Integer Patch

From Crypto++ Wiki
Jump to navigation Jump to search

The Integer Patch adds little-endian support and output base awareness to the Integer class. The endian support enables the Integer class to construct Integers from strings and byte arrays in little-endian format. Its useful for algorithms like Poly1305 and MS CAPI interop, where many parameters are provided in little-endian format.

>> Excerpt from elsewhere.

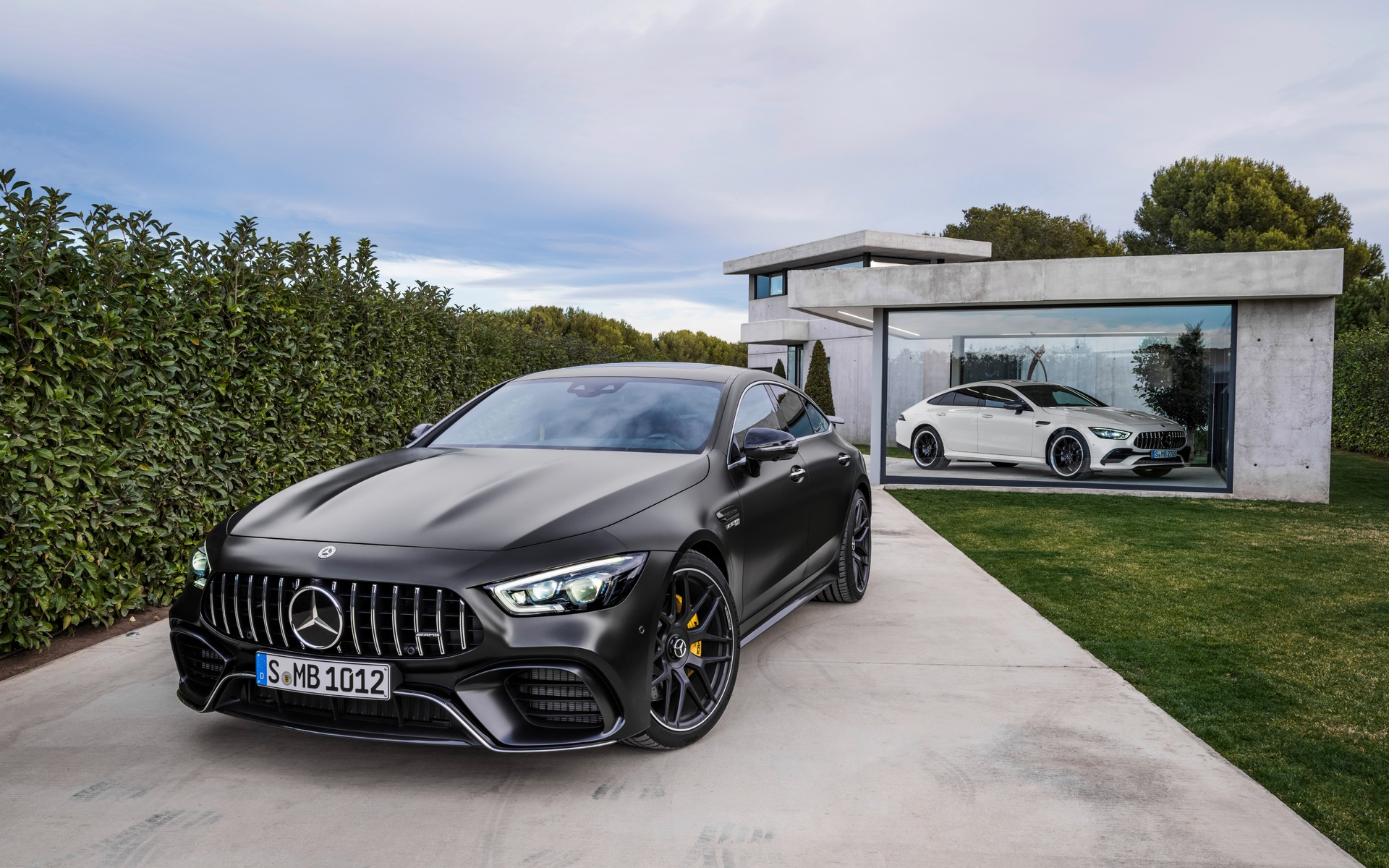 <p>Mercedes-AMG GT 63 S 4MATIC+ et GT 53 4MATIC+ 2019</p>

The base support allows Integers to honor std::ios_base::showbase and std::ios_base::noshowbase flags. std::ios_base::showbase is enabled by default, so enabling it produces no changes to a stream's default behavior. If std::noshowbase is in effect, then the Integer class will not emit the suffix indicating the base. The suffixes are b, o, h, or . (the last is for decimal).

An optional lookup table was also added for parsing ASCII strings. The lookout table avoids 4 if/then/else's and 6 compares. It should be useful on processors like ARM in thumb mode because it avoids the branching (and subsequent stalls) at the expense of 256 bytes.

There is a test source file named integer-test.c++ that allows testing of the little-endian conversion routines.

Note well: this is not part of the Crypto++ library. You must download and install the patch below.

Patch

The changes the patch makes can be found in integer.diff. The essence of the patch is to add an additional ByteOrder parameter to select Integer constructors, and then parse the incoming array in little endian format if LITTLE_ENDIAN_ORDER is specified. A default ByteOrder parameter of BIG_ENDIAN_ORDER is used, so existing code works as expected. The patch also adds awareness for ostream's std::showbase and std::noshowbase.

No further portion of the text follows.